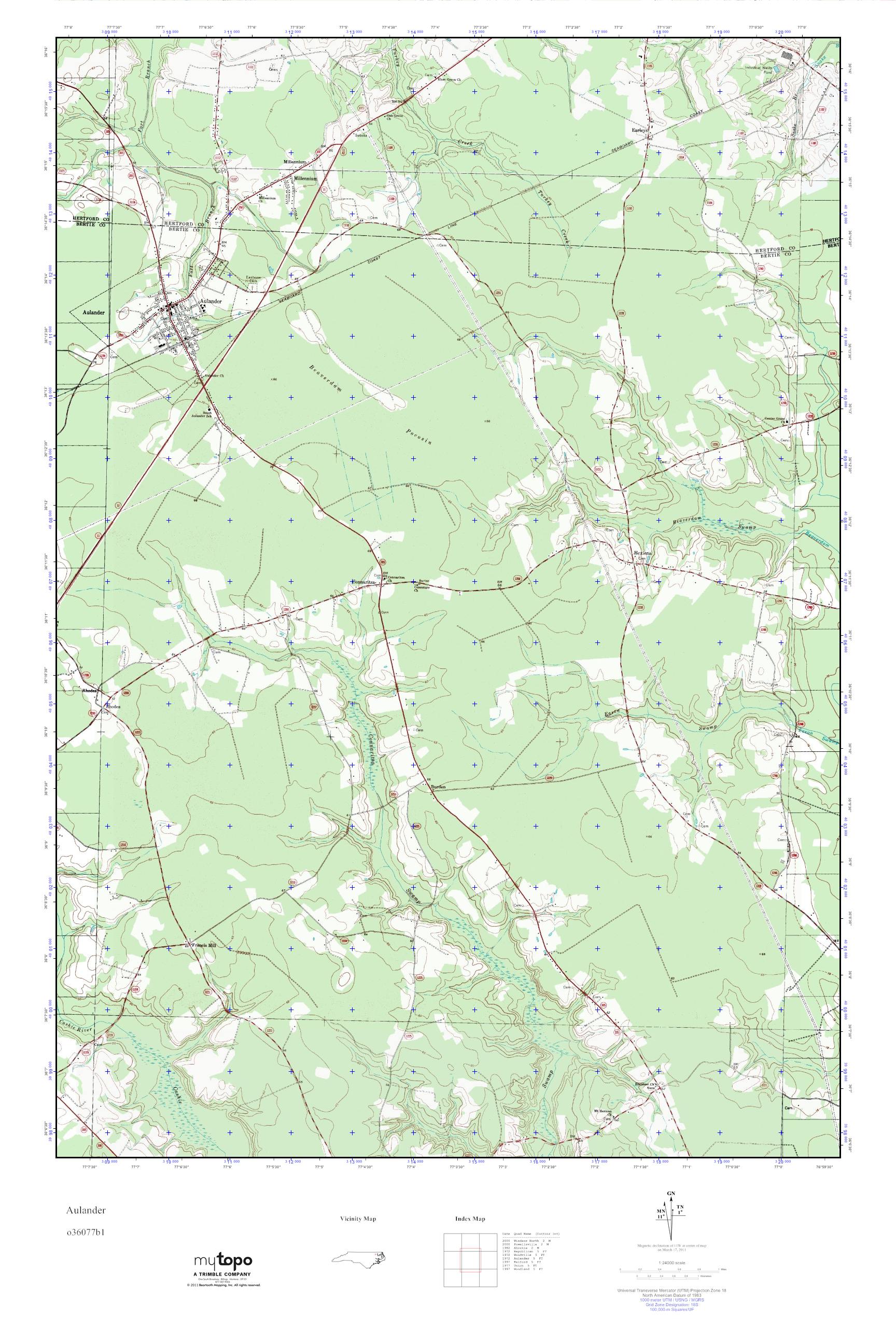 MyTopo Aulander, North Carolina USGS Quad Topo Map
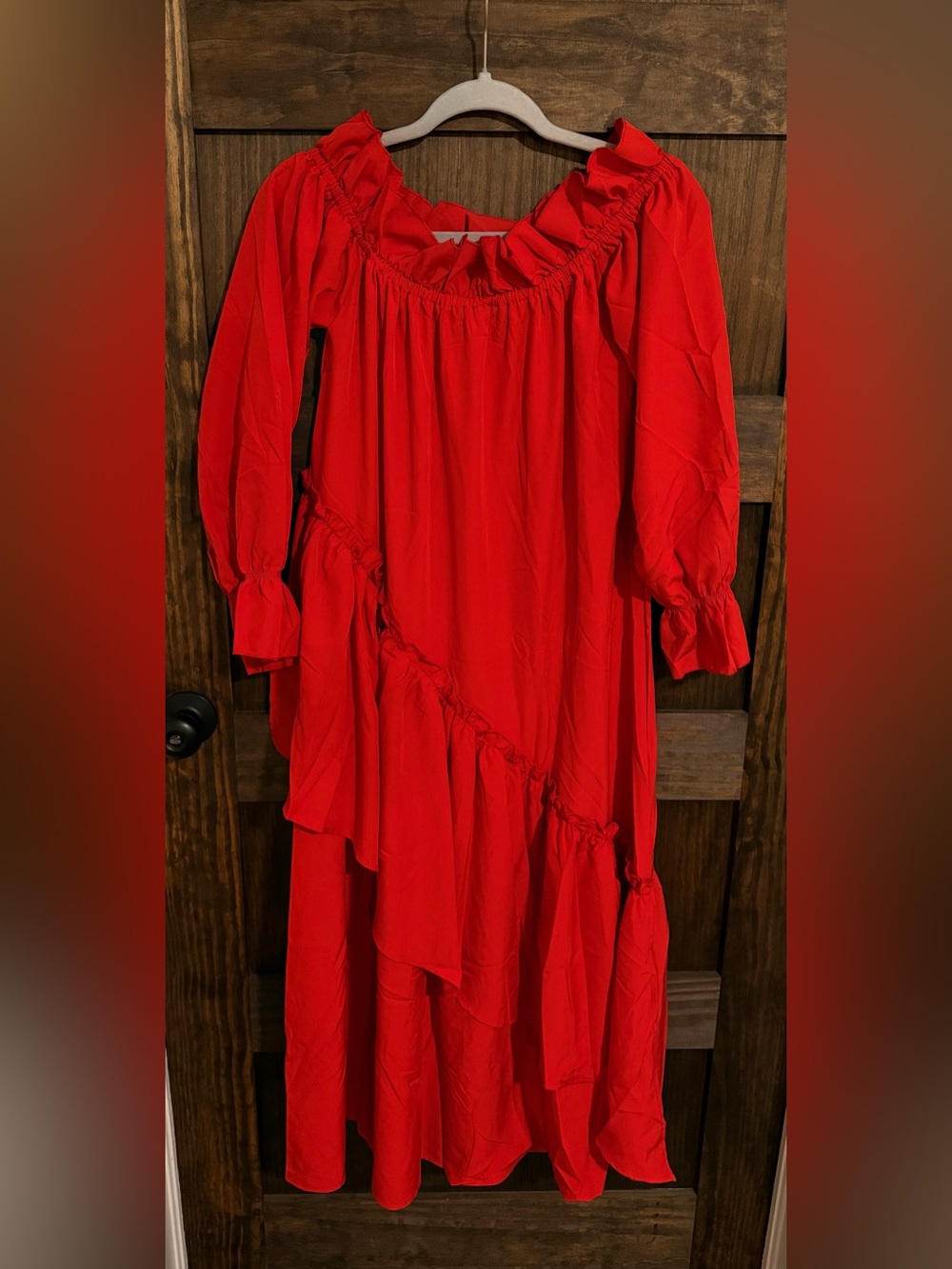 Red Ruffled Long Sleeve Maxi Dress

···

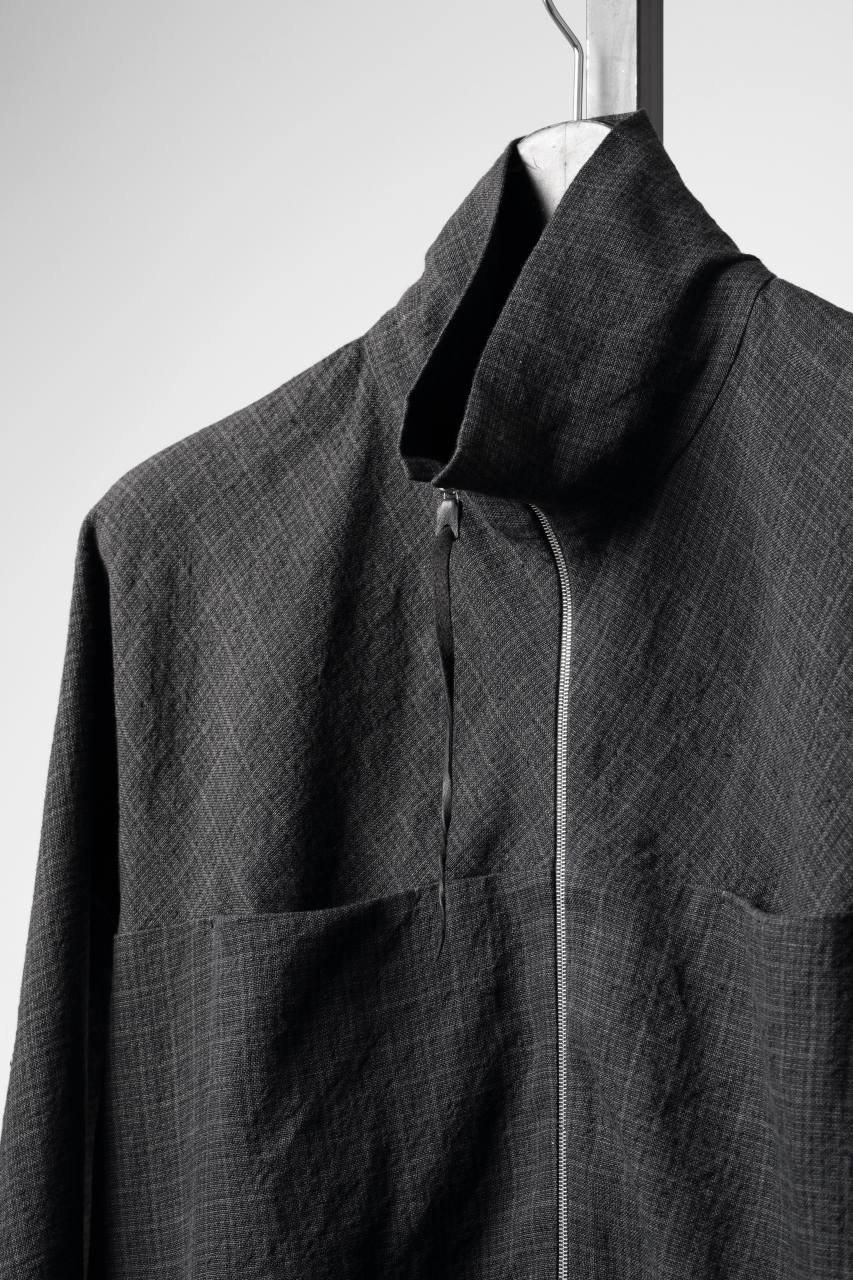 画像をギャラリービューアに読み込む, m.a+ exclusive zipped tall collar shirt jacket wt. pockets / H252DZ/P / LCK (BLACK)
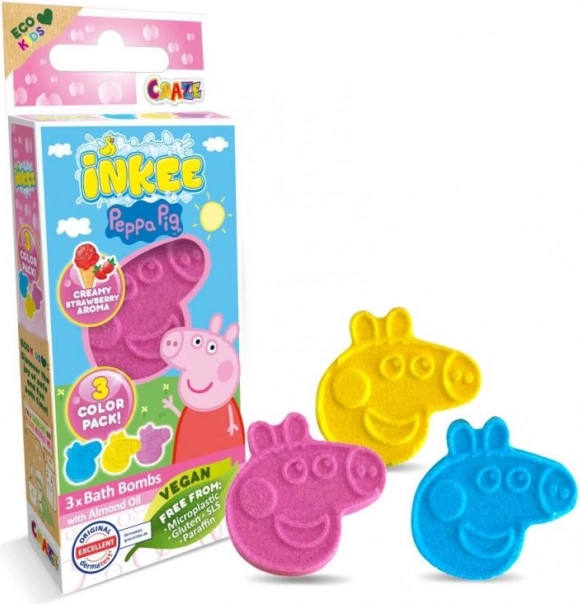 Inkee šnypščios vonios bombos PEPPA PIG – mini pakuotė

···

Required action
Copy word for word the lines of the records above from the one with "MyTopo Aulander, North" up to and including the one with "Red Ruffled Long Sleeve Maxi Dress". Skip the pictures.

Result of this task
 MyTopo Aulander, North Carolina USGS Quad Topo Map
 Red Ruffled Long Sleeve Maxi Dress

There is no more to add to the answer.